>> start EXTRACTED DATA

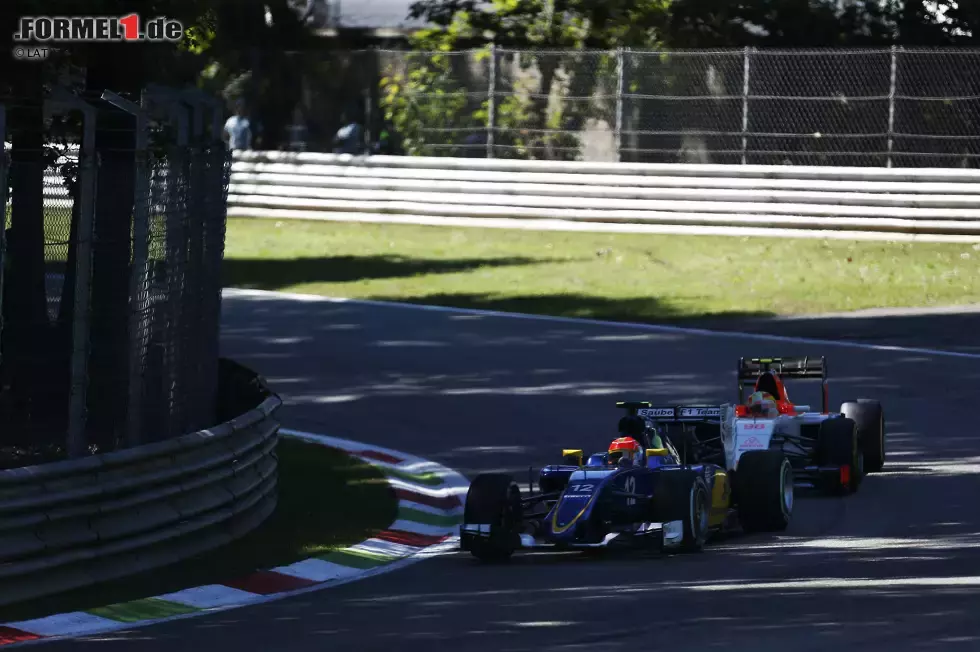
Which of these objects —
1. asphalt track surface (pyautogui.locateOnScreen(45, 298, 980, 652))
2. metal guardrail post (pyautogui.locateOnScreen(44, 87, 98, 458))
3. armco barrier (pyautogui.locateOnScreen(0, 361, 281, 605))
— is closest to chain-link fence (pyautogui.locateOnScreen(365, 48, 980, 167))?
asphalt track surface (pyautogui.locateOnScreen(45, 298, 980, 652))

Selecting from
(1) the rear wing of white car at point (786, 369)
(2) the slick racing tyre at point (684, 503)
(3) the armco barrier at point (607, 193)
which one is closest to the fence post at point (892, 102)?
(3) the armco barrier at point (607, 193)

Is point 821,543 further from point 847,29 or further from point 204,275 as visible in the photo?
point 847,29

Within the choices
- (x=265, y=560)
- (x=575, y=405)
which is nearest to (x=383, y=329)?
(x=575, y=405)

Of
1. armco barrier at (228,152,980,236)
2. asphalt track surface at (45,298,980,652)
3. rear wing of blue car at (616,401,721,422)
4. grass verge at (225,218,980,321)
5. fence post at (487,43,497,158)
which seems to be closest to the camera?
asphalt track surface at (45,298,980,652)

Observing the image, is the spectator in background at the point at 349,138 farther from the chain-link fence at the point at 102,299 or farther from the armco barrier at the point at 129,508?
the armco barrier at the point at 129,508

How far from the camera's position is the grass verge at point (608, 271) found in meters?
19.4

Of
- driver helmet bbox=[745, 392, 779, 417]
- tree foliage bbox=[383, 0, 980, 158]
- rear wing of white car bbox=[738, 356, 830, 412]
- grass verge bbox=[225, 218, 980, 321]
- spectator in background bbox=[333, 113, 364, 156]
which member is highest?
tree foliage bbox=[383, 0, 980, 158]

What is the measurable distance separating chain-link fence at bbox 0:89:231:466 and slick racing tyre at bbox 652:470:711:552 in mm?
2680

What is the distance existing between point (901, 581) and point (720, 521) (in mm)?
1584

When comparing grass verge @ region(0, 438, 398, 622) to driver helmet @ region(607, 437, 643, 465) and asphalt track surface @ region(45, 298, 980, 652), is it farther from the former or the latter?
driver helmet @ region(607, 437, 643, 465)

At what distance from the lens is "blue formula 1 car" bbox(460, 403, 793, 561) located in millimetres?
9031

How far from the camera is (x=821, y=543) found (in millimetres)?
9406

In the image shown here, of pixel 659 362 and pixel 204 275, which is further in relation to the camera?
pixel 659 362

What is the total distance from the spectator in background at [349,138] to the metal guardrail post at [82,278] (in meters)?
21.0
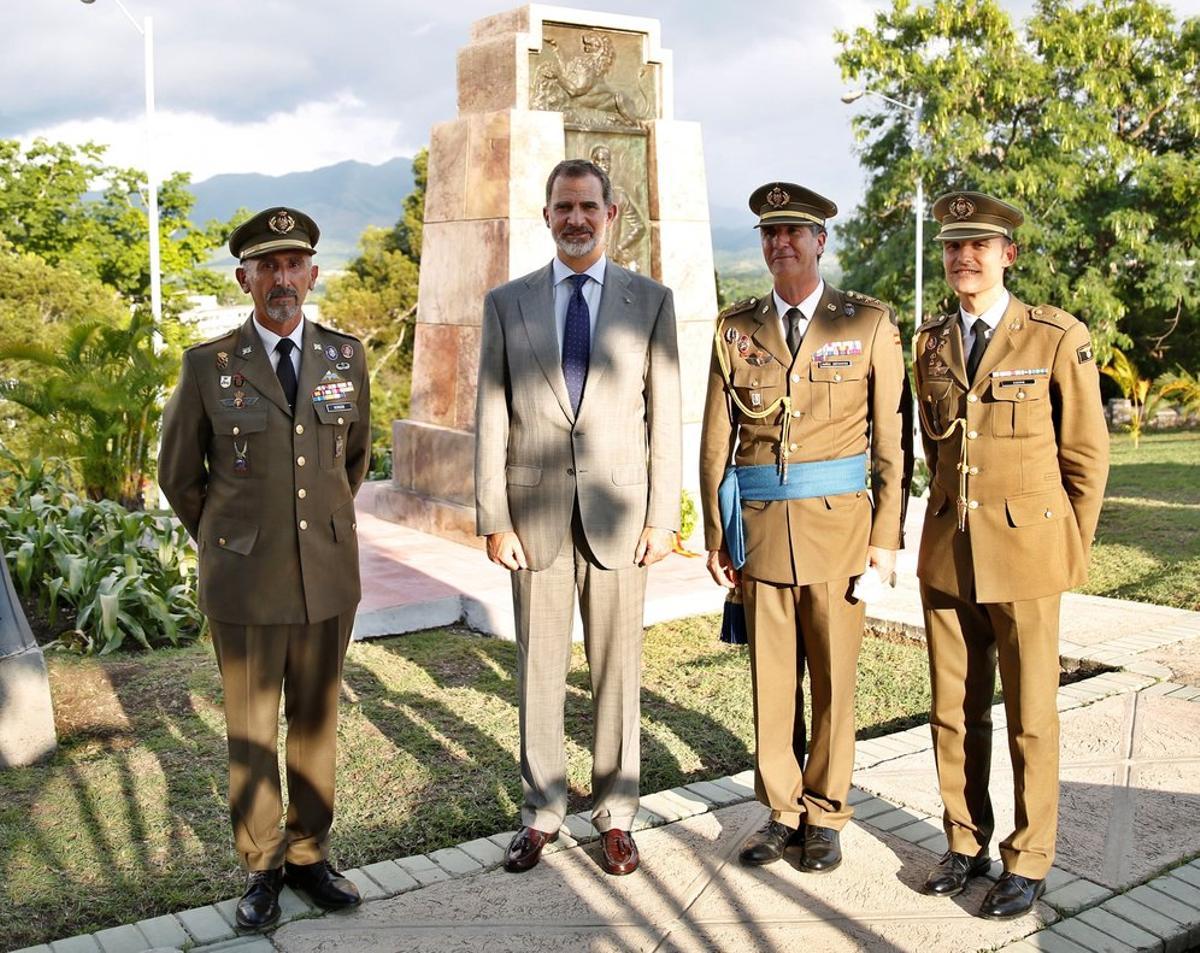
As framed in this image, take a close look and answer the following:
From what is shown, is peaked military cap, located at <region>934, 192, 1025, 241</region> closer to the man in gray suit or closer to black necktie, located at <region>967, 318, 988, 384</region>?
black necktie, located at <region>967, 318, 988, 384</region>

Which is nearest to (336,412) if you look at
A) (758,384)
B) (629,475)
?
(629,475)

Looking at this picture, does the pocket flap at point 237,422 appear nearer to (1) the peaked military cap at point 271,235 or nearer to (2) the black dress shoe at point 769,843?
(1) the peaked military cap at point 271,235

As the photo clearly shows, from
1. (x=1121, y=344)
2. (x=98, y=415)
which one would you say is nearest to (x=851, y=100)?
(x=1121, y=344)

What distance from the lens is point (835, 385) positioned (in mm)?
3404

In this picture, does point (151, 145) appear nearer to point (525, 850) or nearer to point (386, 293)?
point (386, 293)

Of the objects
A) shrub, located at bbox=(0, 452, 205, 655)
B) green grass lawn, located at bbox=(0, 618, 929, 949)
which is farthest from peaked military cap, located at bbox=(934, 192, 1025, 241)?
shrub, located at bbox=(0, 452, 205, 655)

>> end EXTRACTED DATA

#### WHAT THE TASK ASKS:
Please copy out the records from the line holding "Of the objects" through the end of the records, inclusive, keeping every line as it appears.

#### SOLUTION TO THIS TASK:
Of the objects
A) shrub, located at bbox=(0, 452, 205, 655)
B) green grass lawn, located at bbox=(0, 618, 929, 949)
which is farthest from peaked military cap, located at bbox=(934, 192, 1025, 241)?
shrub, located at bbox=(0, 452, 205, 655)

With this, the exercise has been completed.